▸ Saved data entries:
____________
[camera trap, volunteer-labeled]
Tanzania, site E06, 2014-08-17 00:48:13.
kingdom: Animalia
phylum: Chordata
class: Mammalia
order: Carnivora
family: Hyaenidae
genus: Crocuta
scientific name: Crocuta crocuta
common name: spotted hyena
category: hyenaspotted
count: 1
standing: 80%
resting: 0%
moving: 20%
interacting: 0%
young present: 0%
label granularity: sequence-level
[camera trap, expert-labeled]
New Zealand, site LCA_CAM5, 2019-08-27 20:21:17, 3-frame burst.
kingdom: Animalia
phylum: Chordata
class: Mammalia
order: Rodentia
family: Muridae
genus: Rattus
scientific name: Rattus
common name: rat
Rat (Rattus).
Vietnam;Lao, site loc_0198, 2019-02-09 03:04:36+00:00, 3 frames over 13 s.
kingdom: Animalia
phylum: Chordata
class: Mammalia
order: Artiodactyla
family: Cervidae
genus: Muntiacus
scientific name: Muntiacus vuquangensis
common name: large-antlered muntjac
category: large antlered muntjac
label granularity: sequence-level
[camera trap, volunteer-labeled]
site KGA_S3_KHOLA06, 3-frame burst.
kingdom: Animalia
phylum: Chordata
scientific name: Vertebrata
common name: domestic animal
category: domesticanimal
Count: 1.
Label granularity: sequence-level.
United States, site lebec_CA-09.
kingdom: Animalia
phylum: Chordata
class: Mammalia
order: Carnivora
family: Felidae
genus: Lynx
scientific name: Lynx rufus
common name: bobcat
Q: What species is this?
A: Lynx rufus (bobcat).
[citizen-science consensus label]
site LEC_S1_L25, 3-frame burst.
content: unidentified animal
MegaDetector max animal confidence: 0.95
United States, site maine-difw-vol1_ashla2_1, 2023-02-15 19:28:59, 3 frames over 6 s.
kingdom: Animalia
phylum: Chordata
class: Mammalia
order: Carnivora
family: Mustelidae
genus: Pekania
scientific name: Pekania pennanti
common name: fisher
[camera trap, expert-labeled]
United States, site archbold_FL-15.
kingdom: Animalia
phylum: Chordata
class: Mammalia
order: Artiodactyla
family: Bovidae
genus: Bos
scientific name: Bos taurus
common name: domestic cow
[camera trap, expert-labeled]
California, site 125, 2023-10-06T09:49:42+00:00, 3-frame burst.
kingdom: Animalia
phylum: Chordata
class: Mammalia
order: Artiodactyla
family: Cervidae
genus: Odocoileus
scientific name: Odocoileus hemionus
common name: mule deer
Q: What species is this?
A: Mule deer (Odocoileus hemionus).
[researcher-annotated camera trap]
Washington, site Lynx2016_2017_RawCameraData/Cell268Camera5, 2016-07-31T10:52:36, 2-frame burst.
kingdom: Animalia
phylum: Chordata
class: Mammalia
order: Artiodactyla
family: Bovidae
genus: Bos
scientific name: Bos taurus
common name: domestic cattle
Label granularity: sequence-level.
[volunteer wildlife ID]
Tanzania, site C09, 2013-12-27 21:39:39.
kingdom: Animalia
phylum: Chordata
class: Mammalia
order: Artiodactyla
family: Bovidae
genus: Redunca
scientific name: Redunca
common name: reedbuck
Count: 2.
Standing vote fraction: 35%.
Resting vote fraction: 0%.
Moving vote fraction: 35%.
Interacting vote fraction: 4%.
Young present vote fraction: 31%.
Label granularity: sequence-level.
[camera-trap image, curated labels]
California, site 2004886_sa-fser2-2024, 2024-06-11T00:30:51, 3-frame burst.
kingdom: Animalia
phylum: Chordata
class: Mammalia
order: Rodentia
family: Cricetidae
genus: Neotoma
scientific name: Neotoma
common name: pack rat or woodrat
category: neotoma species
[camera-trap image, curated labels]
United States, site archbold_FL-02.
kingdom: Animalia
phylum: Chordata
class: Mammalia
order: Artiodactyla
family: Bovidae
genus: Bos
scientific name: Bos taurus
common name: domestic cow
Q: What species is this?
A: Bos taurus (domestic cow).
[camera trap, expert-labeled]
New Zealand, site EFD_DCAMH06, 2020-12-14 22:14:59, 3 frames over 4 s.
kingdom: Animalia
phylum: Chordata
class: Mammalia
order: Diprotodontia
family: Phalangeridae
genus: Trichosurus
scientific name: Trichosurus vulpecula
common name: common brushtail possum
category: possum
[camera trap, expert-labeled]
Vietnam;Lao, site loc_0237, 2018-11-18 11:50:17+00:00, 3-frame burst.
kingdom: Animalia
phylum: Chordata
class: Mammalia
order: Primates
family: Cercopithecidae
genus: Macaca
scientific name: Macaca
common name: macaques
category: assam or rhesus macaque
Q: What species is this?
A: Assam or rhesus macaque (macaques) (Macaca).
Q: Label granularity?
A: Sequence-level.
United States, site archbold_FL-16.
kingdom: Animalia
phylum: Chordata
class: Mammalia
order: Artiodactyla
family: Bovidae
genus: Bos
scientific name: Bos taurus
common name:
____________
▸ Exercise objective: Set down the entries above again, word for word.

▸ Solution for this exercise:
[camera trap, volunteer-labeled]
Tanzania, site E06, 2014-08-17 00:48:13.
kingdom: Animalia
phylum: Chordata
class: Mammalia
order: Carnivora
family: Hyaenidae
genus: Crocuta
scientific name: Crocuta crocuta
common name: spotted hyena
category: hyenaspotted
count: 1
standing: 80%
resting: 0%
moving: 20%
interacting: 0%
young present: 0%
label granularity: sequence-level
[camera trap, expert-labeled]
New Zealand, site LCA_CAM5, 2019-08-27 20:21:17, 3-frame burst.
kingdom: Animalia
phylum: Chordata
class: Mammalia
order: Rodentia
family: Muridae
genus: Rattus
scientific name: Rattus
common name: rat
Rat (Rattus).
Vietnam;Lao, site loc_0198, 2019-02-09 03:04:36+00:00, 3 frames over 13 s.
kingdom: Animalia
phylum: Chordata
class: Mammalia
order: Artiodactyla
family: Cervidae
genus: Muntiacus
scientific name: Muntiacus vuquangensis
common name: large-antlered muntjac
category: large antlered muntjac
label granularity: sequence-level
[camera trap, volunteer-labeled]
site KGA_S3_KHOLA06, 3-frame burst.
kingdom: Animalia
phylum: Chordata
scientific name: Vertebrata
common name: domestic animal
category: domesticanimal
Count: 1.
Label granularity: sequence-level.
United States, site lebec_CA-09.
kingdom: Animalia
phylum: Chordata
class: Mammalia
order: Carnivora
family: Felidae
genus: Lynx
scientific name: Lynx rufus
common name: bobcat
Q: What species is this?
A: Lynx rufus (bobcat).
[citizen-science consensus label]
site LEC_S1_L25, 3-frame burst.
content: unidentified animal
MegaDetector max animal confidence: 0.95
United States, site maine-difw-vol1_ashla2_1, 2023-02-15 19:28:59, 3 frames over 6 s.
kingdom: Animalia
phylum: Chordata
class: Mammalia
order: Carnivora
family: Mustelidae
genus: Pekania
scientific name: Pekania pennanti
common name: fisher
[camera trap, expert-labeled]
United States, site archbold_FL-15.
kingdom: Animalia
phylum: Chordata
class: Mammalia
order: Artiodactyla
family: Bovidae
genus: Bos
scientific name: Bos taurus
common name: domestic cow
[camera trap, expert-labeled]
California, site 125, 2023-10-06T09:49:42+00:00, 3-frame burst.
kingdom: Animalia
phylum: Chordata
class: Mammalia
order: Artiodactyla
family: Cervidae
genus: Odocoileus
scientific name: Odocoileus hemionus
common name: mule deer
Q: What species is this?
A: Mule deer (Odocoileus hemionus).
[researcher-annotated camera trap]
Washington, site Lynx2016_2017_RawCameraData/Cell268Camera5, 2016-07-31T10:52:36, 2-frame burst.
kingdom: Animalia
phylum: Chordata
class: Mammalia
order: Artiodactyla
family: Bovidae
genus: Bos
scientific name: Bos taurus
common name: domestic cattle
Label granularity: sequence-level.
[volunteer wildlife ID]
Tanzania, site C09, 2013-12-27 21:39:39.
kingdom: Animalia
phylum: Chordata
class: Mammalia
order: Artiodactyla
family: Bovidae
genus: Redunca
scientific name: Redunca
common name: reedbuck
Count: 2.
Standing vote fraction: 35%.
Resting vote fraction: 0%.
Moving vote fraction: 35%.
Interacting vote fraction: 4%.
Young present vote fraction: 31%.
Label granularity: sequence-level.
[camera-trap image, curated labels]
California, site 2004886_sa-fser2-2024, 2024-06-11T00:30:51, 3-frame burst.
kingdom: Animalia
phylum: Chordata
class: Mammalia
order: Rodentia
family: Cricetidae
genus: Neotoma
scientific name: Neotoma
common name: pack rat or woodrat
category: neotoma species
[camera-trap image, curated labels]
United States, site archbold_FL-02.
kingdom: Animalia
phylum: Chordata
class: Mammalia
order: Artiodactyla
family: Bovidae
genus: Bos
scientific name: Bos taurus
common name: domestic cow
Q: What species is this?
A: Bos taurus (domestic cow).
[camera trap, expert-labeled]
New Zealand, site EFD_DCAMH06, 2020-12-14 22:14:59, 3 frames over 4 s.
kingdom: Animalia
phylum: Chordata
class: Mammalia
order: Diprotodontia
family: Phalangeridae
genus: Trichosurus
scientific name: Trichosurus vulpecula
common name: common brushtail possum
category: possum
[camera trap, expert-labeled]
Vietnam;Lao, site loc_0237, 2018-11-18 11:50:17+00:00, 3-frame burst.
kingdom: Animalia
phylum: Chordata
class: Mammalia
order: Primates
family: Cercopithecidae
genus: Macaca
scientific name: Macaca
common name: macaques
category: assam or rhesus macaque
Q: What species is this?
A: Assam or rhesus macaque (macaques) (Macaca).
Q: Label granularity?
A: Sequence-level.
United States, site archbold_FL-16.
kingdom: Animalia
phylum: Chordata
class: Mammalia
order: Artiodactyla
family: Bovidae
genus: Bos
scientific name: Bos taurus
common name:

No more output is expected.